Extra Ordinary Life
Larry Sultan wanted to make beautiful, powerful objects that happened to be photographs. He wanted them to measure how an ordinary life was lived against how that life was dreamed. The best of them depict the San Fernando Valley.
He was obsessed by memory and its disappointments. The home of his memories, where he located his longing and his nostalgia, was mid-century Los Angeles, notoriously a city of suburbs. That’s where my home is, although I’m less nostalgic.
Sultan first became known in the 1970s for collaborating on a collection of found photographs from the files of aerospace companies and government agencies. He once called himself a forensic photographer. Unquestionably, he was a meticulous observer, but I think his work is heartbreaking. He kept coming back to home, where things are awful and tender.

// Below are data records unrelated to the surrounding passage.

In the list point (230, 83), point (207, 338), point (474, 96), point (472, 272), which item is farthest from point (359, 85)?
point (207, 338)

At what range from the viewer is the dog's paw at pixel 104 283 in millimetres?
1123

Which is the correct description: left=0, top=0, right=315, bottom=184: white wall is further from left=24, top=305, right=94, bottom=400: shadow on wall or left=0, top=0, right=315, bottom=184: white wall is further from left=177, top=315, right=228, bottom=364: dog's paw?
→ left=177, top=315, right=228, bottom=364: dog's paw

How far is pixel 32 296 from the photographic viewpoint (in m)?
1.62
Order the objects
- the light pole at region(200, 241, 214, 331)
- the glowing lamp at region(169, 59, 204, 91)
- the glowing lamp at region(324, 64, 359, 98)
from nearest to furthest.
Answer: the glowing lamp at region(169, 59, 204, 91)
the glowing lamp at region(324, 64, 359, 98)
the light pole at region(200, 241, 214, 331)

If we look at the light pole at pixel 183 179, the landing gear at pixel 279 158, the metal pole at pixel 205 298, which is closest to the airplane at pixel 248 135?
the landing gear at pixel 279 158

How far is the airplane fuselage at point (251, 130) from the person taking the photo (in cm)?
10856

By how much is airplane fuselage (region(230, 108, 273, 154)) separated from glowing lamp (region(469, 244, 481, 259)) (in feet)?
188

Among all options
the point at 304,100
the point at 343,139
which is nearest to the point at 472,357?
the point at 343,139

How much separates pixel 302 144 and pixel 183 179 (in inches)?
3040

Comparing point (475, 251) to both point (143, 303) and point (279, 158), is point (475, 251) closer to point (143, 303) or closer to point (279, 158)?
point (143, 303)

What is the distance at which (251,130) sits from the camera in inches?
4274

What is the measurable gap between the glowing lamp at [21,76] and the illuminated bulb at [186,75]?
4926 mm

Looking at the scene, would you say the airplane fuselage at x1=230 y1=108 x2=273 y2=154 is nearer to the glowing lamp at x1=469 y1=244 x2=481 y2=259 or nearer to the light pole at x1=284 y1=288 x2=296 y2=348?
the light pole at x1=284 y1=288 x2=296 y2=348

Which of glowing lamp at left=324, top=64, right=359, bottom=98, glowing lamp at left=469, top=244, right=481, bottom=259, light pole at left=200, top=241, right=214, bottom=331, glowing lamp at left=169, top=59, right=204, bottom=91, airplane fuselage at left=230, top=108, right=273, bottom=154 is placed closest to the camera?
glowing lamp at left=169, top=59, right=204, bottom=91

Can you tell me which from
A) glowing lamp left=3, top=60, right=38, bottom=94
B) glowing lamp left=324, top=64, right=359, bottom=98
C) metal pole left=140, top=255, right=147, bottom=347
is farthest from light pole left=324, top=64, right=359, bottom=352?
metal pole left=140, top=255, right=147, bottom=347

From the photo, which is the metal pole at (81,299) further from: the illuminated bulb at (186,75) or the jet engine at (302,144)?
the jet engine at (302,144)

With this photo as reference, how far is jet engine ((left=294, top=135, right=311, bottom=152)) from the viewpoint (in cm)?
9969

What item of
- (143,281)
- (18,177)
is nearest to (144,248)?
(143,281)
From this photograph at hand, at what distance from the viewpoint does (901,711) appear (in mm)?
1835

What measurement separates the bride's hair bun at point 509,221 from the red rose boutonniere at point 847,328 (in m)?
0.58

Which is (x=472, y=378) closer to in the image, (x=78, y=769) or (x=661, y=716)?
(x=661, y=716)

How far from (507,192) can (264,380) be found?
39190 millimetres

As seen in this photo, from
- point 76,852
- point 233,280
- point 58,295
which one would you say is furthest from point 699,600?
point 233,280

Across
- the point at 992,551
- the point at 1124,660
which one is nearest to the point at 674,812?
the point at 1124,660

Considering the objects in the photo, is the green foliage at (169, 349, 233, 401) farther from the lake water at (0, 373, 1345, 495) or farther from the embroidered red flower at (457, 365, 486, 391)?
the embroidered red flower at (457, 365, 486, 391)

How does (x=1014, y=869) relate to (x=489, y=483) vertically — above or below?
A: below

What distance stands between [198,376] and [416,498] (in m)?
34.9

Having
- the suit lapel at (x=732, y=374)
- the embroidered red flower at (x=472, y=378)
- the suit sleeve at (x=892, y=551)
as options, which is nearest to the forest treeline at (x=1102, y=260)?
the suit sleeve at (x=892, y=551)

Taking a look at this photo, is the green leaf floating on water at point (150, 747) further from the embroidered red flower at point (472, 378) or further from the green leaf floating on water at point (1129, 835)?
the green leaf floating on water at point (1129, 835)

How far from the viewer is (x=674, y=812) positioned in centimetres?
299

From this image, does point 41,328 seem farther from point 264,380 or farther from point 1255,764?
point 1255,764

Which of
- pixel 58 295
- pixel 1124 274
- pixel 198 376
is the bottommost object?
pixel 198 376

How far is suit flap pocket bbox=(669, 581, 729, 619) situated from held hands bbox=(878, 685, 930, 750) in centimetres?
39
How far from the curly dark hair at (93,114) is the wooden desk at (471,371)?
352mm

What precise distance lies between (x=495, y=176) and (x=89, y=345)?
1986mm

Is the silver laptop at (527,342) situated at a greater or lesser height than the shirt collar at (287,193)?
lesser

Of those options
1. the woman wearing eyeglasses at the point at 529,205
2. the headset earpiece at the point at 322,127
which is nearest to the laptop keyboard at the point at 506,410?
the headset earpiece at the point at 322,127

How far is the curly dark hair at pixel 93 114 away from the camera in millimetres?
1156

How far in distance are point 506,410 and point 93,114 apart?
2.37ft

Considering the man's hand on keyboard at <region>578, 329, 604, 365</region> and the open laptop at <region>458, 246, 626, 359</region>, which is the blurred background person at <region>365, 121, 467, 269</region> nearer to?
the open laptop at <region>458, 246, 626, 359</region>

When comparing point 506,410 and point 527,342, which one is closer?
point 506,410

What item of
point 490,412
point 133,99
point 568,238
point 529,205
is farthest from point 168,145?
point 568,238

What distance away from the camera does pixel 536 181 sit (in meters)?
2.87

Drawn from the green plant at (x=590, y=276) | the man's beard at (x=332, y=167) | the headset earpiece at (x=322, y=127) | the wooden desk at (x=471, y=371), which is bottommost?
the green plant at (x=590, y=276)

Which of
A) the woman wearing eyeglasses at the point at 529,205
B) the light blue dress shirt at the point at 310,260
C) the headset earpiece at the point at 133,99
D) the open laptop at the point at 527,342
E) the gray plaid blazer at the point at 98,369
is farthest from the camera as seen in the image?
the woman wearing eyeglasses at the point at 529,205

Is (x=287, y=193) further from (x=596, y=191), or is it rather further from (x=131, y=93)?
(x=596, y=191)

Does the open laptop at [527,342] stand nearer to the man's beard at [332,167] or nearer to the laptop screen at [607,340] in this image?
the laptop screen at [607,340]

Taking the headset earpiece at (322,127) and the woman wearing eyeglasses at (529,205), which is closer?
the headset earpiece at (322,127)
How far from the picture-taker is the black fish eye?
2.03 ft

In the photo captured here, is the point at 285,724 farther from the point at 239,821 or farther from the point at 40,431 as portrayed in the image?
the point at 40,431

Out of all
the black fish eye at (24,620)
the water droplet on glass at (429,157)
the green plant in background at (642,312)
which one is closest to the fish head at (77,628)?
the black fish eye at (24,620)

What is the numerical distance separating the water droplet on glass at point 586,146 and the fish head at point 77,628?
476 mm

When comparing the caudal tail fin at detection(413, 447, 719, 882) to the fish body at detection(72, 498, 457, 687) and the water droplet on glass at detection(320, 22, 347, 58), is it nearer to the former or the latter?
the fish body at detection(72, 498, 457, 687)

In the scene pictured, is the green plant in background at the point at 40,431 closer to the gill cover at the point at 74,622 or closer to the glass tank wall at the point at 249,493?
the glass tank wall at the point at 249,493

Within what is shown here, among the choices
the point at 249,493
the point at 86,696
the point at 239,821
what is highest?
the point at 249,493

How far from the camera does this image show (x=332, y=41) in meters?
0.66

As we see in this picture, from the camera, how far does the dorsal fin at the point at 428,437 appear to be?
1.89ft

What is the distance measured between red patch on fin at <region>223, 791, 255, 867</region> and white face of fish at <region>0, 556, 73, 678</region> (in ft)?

He carefully posed his aging parents in snapshot tableaux and staged Latino day workers in empty fields among new tract houses to recapture the half-finished, half-raw terrain of his boyhood. In novels and movies, those suburbs are conventionally regarded as either appalling or ridiculous. Sultan showed them without any irony. His series Pictures From Home unsettles suburban stereotypes by off-centering the clichés. In The Valley, his series on the business of pornography, the photographs avoid showing the mechanics of sex, then become erotic, and, finally, end in boredom. His riffs on the ordinary are dark and troubled and compassionate.
Sultan never lost his faith in what photographs could do. But as they became more weightless and ephemeral, he wondered if we could believe in them anymore. He still continued, until shortly before his death in December 2009, to make them beautifully, powerfully.